Campground:  OK Rv Park, Moab.  A Passport America park.  ½ off.  $15 + $1 is using a/c.  It’s about 5 miles from town.  Well maintained park, with free cable tv (lots of channels), full hookups, easy pull thru sites.  Some shade trees, but mainly sunny sites.  Ps: Sept and Oct are really busy so call ahead for reservations.

Campground:  Goulding’s Camp Park.  $25 dry camping.  Sites with full hookups were full up.  I believe they cost around $45 per night, w/cable tv.  Indoor pool, museum and movie memorabilia near the lodge.  Across from Monument Valley.

What a fun and interesting drive from Evanston WY to Price Utah.  The canyon’s, mesas and mountain ranges kept changing constantly.  As I passed through Provo Utah, I headed into an awesome canyon with huge windmill generators at the head of it.


In Price, I discovered the Nine Mile Canyon, which contains the longest gallery of petroglyphs in the world.  It’s over 40 miles long.  The canyon was accidentally name the same as a nine mile creek in the area and has retained the name ever since.  I started my adventure early in the morning, knowing I’d be making many stops along the way.  A couple miles into the journey, a met up with a family of three who were getting a free guided tour by Ivan “the terrible”, though I can tell you he wasn’t.  Ivan is part of a group that is trying their best to preserve this valuable resource.


Nice to be able to join a group and be welcomed along as we all explored the canyons and rock art.  I misplaced my brochure where I wrote everyone’s name on it, so I’ll just have to say the daughter is a college professor in the area and Ivan (retired) has taken one of the daughters classes in philosophy.

When we went into the Big Daddy Canyon, where much of the petroglyphs are, storage granaries and a number of ranches we even saw a good sized gas processing plant.  So needless to say, this huge canyon is still vibrant and active day to day.

Each site I’ve visited seems to have unique drawings that are no where else.  Big Daddy Canyon has one petroglyph of a pregnant buffalo.  Now I would have never see it, as it was around the side of a canyon wall and one has to squeeze between a barbed wire fence.  Ivan of course knew about it and how to find it.  Ivan also explained which symbols are related to the Hopi Indians, the last tribe to possibly write on these walls.

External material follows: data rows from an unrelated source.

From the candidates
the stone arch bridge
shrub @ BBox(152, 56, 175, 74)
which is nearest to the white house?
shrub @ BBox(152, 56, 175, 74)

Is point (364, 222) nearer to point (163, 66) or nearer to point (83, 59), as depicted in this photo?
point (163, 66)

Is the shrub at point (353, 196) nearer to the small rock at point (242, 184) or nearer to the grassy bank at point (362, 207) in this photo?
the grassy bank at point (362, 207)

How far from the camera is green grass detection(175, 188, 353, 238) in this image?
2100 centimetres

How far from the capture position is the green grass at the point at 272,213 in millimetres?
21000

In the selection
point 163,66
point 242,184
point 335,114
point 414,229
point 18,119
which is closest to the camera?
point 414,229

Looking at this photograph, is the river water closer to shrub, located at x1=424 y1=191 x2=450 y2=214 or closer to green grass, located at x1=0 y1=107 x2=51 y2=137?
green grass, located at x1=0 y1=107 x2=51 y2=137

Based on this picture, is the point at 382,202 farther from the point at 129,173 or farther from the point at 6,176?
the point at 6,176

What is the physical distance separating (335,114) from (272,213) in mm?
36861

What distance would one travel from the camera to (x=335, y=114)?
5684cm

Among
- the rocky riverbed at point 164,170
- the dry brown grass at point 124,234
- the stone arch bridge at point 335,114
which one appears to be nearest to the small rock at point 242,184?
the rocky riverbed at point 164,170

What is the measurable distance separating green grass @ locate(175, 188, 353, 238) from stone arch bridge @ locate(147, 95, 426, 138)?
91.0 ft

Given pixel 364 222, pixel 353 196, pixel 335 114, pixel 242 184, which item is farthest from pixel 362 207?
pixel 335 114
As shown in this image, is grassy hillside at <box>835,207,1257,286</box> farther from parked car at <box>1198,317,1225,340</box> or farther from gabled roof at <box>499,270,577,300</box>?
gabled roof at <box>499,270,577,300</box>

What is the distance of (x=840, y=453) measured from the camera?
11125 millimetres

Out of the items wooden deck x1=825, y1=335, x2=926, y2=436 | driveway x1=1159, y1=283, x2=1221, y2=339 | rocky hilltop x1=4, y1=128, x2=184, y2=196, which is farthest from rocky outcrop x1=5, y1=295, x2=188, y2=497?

Interesting how the people interested in preserving the rock art are going about trying to preserve it.  As some of it is being damaged by dust from the gravel and dirt roads being mixed with the fumes of diesel fueled trucks.  I believe they would like to see the commercial mining trucks removed.  Ivan even suggested that another road be re-built to accommodate the commercial truck traffic.  I see it as a simpler solution.  Pave the roads going into the canyon.  That step alone would stop the dust coming up from the dirt roads.  It would aid the half dozen ranches, the mining and gas company vehicles as well as make it much easier for tourist to visit the rock art.  Of course, paved roads could also bring in many more tourists who have the potential to do damage to the rock art as well.  Ivan’s keen eye even noted a new bullet hole in one of the rock walls above the petroglyphs.  His group cleaned a small section of wall and with months, the section was covered with dust.  Which also is covering many of the drawings…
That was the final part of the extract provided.